Claudia chuckled. ‘That’s the understatement of the year!’
Pudding was a mottled character, his fur a mishmash of ginger and black and brown and white. Depending in which light he languished, he could look like a tortoiseshell or a tabby, or sometimes, just a mongrelly mess. His half-ginger, half-black nose gave him a quizzical expression, and his white bib made him look like he was always ready for his next meal – which he usually was, and he could be quite vocal about it. His yellow-green eyes were, as with all cats’ eyes, rather mesmerising.

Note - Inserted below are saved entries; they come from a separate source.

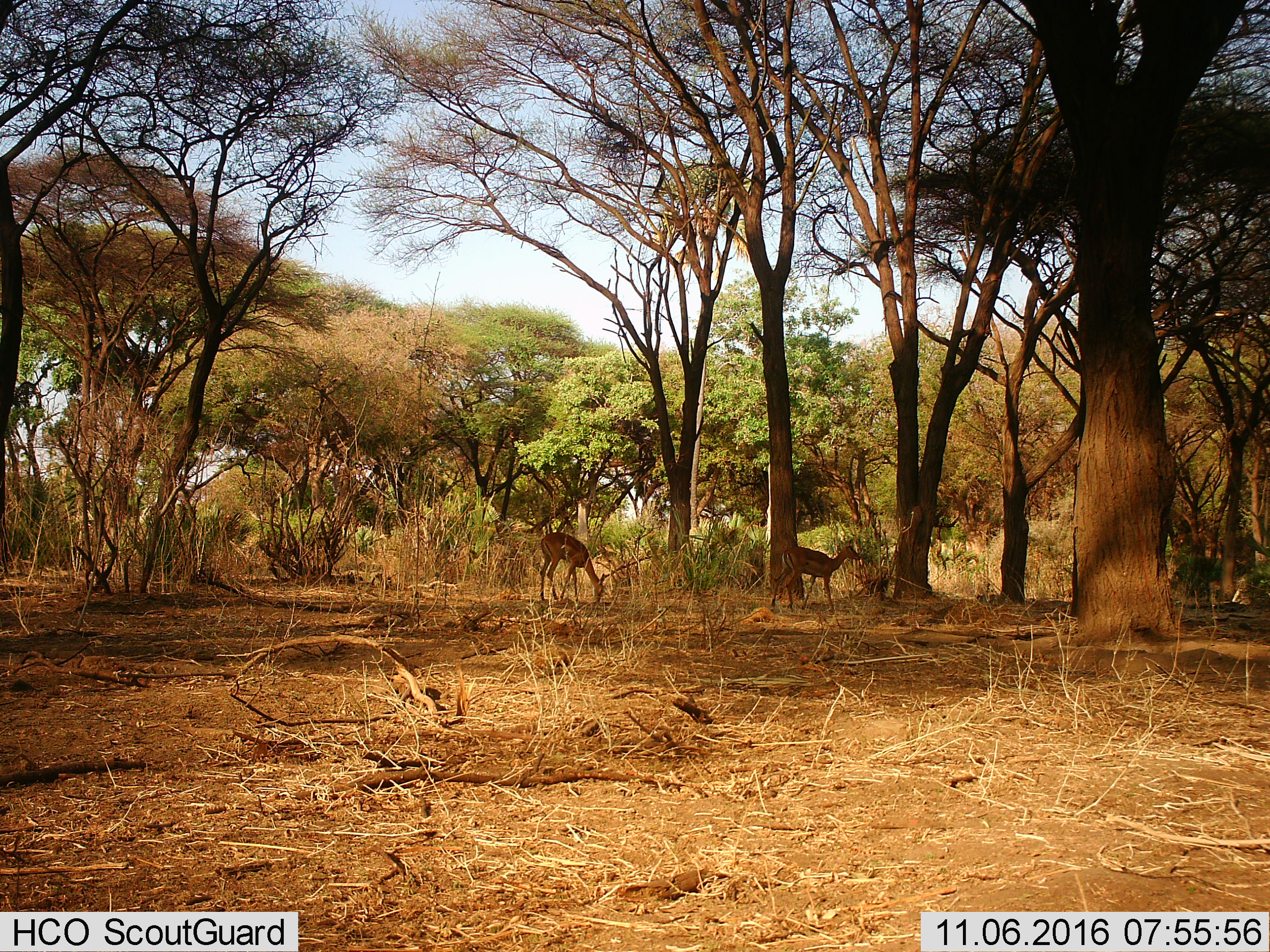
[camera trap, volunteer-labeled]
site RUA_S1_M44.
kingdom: Animalia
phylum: Chordata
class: Mammalia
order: Artiodactyla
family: Bovidae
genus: Aepyceros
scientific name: Aepyceros melampus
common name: impala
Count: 2.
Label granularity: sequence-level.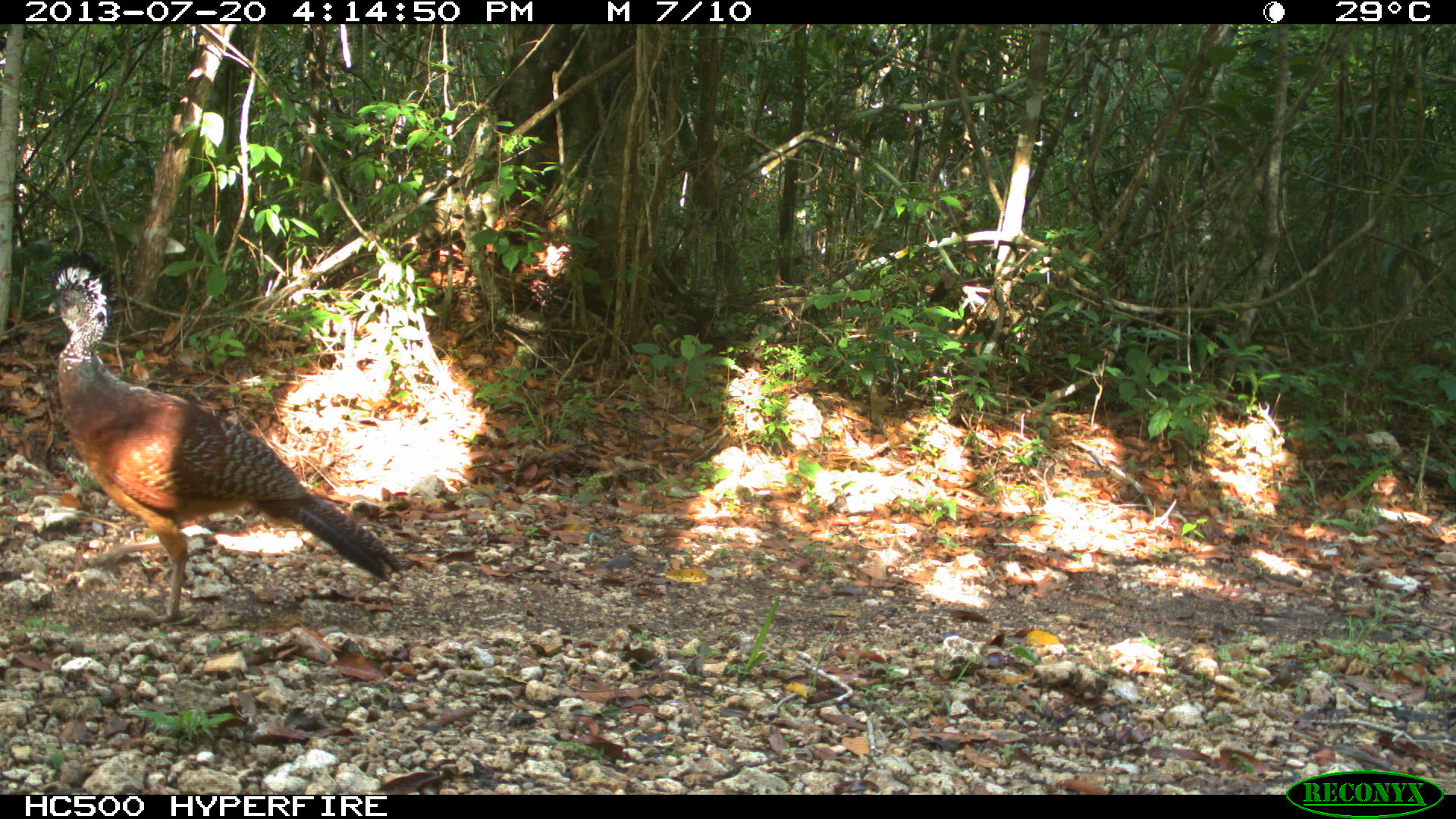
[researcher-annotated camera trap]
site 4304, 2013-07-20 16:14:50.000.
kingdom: Animalia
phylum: Chordata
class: Aves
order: Galliformes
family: Cracidae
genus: Crax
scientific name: Crax rubra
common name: great curassow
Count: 1.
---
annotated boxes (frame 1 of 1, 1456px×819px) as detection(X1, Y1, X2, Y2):
crax rubra: detection(43, 249, 403, 625)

Claudia could spend hours returning his steady gaze, lulled by his engine-loud purr, if she allowed herself to.
The girl took her change, and Claudia watched as they left, the father clearly relieved to be on his way out, taking his frown lines and pervading sense of weariness with him. She could have suggested something for him, too, but she doubted he’d be willing to wear a crystal in any shape or form.
Ah, well. You win some, you lose some.
Strolling back along the beach road towards the harbour, Jason already knew he would come to love the setting for their new home on the south coast of Cornwall.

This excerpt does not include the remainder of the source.